The US-led strike in Iraq, which began a week ago, has fuelled anger in the Gaza Strip and West Bank where Saddam has doled out €33m to Palestinian families who have had relatives killed during the uprising against Israel.

“Strike, strike Tel Aviv with chemicals!” more than 4,000 people chanted in the West Bank towns of Tulkarem and Tubas. “Bush, the little one, you are a coward. The land of Iraq is not for you.”

Holding posters of Saddam and waving Iraqi flags, Palestinians in the West Bank stomped over Israeli and US flags placed on the ground.

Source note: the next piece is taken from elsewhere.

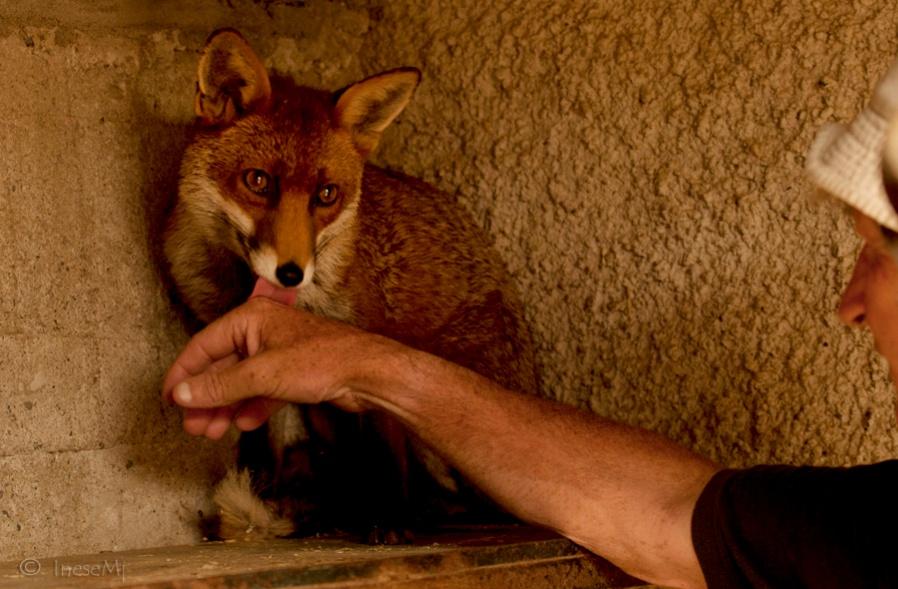 而且原本以為野生的狐狸會不太親人,沒想到被爺爺的愛感動的孩子們,偶爾還會親密的舔舔奇芬爺爺的手~也難怪爺爺會開玩笑:「偶爾會懷疑他們是不是狐狸」了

“All of us believe that this is a time that America should be defeated and only [Saddam] is capable of doing that,” said demonstrator Fatima Mukhtar, 55, who wore a headband with the Arabic inscription: “We Love Saddam.”

The show of support came as Bush and Blair stressed the importance of a “road map” to Palestinian statehood. Although there has been a steady show of support for Saddam in some West Bank and Gaza towns, the Palestinian Authority has been careful to distance itself from the Iraqi leader.

Palestinian leader Yasser Arafat’s support for Saddam in 1991 cost his people dearly. Gulf nations which had been threatened by Iraq halted funding to Palestinians and deported hundreds of Palestinian workers.